The state could demand only one-sixth of local revenues for higher level functions and coordination, but could not interfere in local matters. If a king demanded more, it was the duty (dharma) of every citizen to remove him, if necessary, by force. Thus, the village parliament drew authority from the dharmashastras, not from the ruler. Ram nurtured an empire of such true democracy from Kashmir to Sri Lanka through love, using force against a truant ruler, only if it became necessary.

Over India’s long civilization, some aberrations crept in its social structures. Castes originally based on profession, similar to the Smiths and Carpenters of the West, got converted into those based on birth, and one got demeaned as untouchable. Some exploitative customs also crept in. The Muslim rule brought in some social conflicts but did not dislodge India’s tiny republics, though it somewhat increased the tax on Hindus. The East India Company too did not dislodge them. One of its Governor Generals, Sir Charles Metcalfe, observed in his minute of 1932 that he dreaded everything that had a tendency to destroy them.
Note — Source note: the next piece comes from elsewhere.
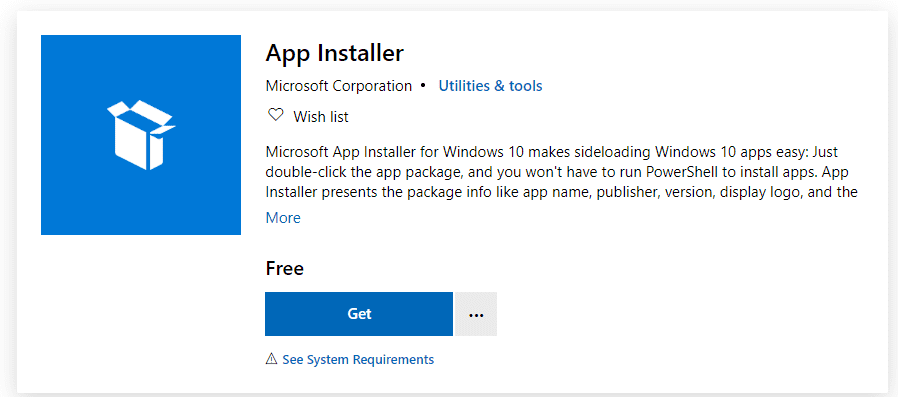 Installing-New-Windows-Package-Manager-Winget-in-Windows-10 Installing New Windows Package Manager Winget in Windows 10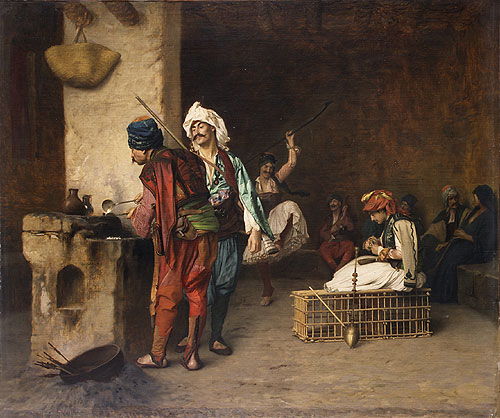 Cafe House Cairo (Casting Bullets) probably 1870s | Jean Len Geee | Oil Painting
British imperialism brought all village common property such as land, water systems and forests under state control through the district collector thereby depriving local communities of all their authority. On attaining independence, due to paucity of resources, the Indian leadership adopted a Constitution that borrowed heavily from exploitative imperial practices. This has led to all round social, environmental, economic and political degeneration.

Today our society is structured on an exploitative political system — centralized, non-transparent, bureaucratized. On top of it, we adopted the fundamentally faulty Westminster system. Gandhi and his true democracy in which power flows upward from the people, were dumped.

We cannot go back to old systems. That will be both impossible and undesirable. Culture, economy and politics are dynamic. They keep changing and evolving, more often than not, for the better. Just as a tree sheds its leaves and flowers every year. But what must not be disturbed is the root of this tree called India. For the westerno-modern aspirations of the new bourgeois, under the clamour of the fundamentalists and the in tumult of fascists, the mumble of the simple small town Indian must not drown.